Dataset rows:
------------------------------------------------
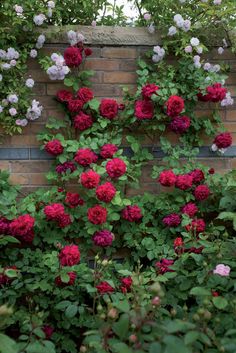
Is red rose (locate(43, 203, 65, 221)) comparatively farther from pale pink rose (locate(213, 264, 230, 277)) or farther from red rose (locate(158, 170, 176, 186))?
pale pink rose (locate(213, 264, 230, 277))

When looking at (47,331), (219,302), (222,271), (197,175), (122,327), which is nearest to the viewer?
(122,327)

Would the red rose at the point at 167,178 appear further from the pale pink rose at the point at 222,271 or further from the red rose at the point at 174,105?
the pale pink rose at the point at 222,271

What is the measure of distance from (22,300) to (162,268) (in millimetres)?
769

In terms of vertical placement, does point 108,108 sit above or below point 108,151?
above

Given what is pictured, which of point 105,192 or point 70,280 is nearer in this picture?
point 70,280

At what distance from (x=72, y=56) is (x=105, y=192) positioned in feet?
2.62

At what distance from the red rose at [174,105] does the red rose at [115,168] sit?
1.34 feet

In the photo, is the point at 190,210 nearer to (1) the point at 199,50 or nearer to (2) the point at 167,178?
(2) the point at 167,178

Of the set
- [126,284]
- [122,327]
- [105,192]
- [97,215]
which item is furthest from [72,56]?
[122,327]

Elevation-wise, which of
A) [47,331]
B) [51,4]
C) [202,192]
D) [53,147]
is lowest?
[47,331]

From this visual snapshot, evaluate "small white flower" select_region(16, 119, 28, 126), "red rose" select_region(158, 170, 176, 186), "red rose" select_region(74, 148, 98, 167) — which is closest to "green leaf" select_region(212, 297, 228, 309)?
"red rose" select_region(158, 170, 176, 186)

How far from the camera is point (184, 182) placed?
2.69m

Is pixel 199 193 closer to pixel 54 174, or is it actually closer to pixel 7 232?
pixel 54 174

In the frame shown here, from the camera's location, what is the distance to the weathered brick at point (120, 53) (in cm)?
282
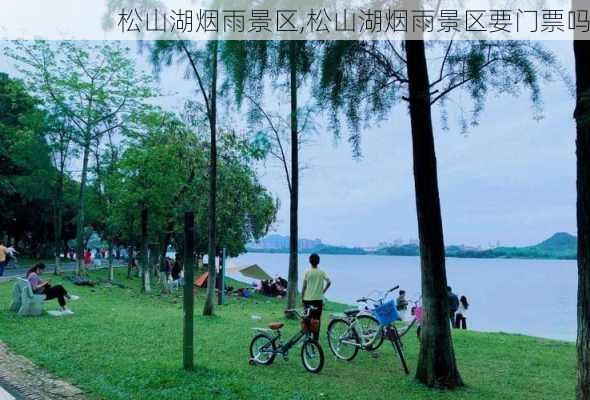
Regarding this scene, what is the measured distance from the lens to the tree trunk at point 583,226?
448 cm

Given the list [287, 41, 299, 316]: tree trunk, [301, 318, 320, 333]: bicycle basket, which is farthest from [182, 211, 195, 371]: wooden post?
------------------------------------------------
TASK STATEMENT> Drop the images and repeat the data exactly.

ANSWER IN FULL>
Is red rose (locate(43, 203, 65, 221)) comparatively farther from pale pink rose (locate(213, 264, 230, 277)) or farther from red rose (locate(158, 170, 176, 186))?
pale pink rose (locate(213, 264, 230, 277))

When looking at (47,331), (219,302), (222,271), (197,175), (122,327), which is nearest to the viewer?
(122,327)

Would the red rose at the point at 167,178 appear further from the pale pink rose at the point at 222,271 or further from the red rose at the point at 174,105?
the pale pink rose at the point at 222,271

What is the measure of distance from (22,300) to (162,268) (in millimetres)?
769

In terms of vertical placement, does point 108,108 sit above or below point 108,151?
above

Given what is pictured, which of point 105,192 or point 70,280 is nearer in this picture?
point 70,280

At what distance from (x=72, y=56) is (x=105, y=192) positioned in feet?
2.62

At what distance from the red rose at [174,105] does the red rose at [115,168] sit?
1.34 feet

In the photo, is the point at 190,210 nearer to (1) the point at 199,50 or nearer to (2) the point at 167,178?
(2) the point at 167,178

Of the set
- [126,284]
- [122,327]
- [105,192]
- [97,215]
which item is furthest from [72,56]?
[122,327]

Elevation-wise, which of
A) [47,331]
B) [51,4]
C) [202,192]
D) [53,147]
is lowest?
[47,331]

From this visual snapshot, evaluate "small white flower" select_region(16, 119, 28, 126), "red rose" select_region(158, 170, 176, 186), "red rose" select_region(74, 148, 98, 167) — which is closest to "green leaf" select_region(212, 297, 228, 309)?
"red rose" select_region(158, 170, 176, 186)

How far from the camera is point (184, 182) placed?
2.69m

Is pixel 199 193 closer to pixel 54 174, or is it actually closer to pixel 7 232?
pixel 54 174

In the frame shown here, from the camera's location, what is the distance to the weathered brick at point (120, 53) (in cm)?
282
Regarding this scene, what is the measured distance from the lens to the tree trunk at point 583,226?
448 cm

Given the list [287, 41, 299, 316]: tree trunk, [301, 318, 320, 333]: bicycle basket, which is farthest from [182, 211, 195, 371]: wooden post?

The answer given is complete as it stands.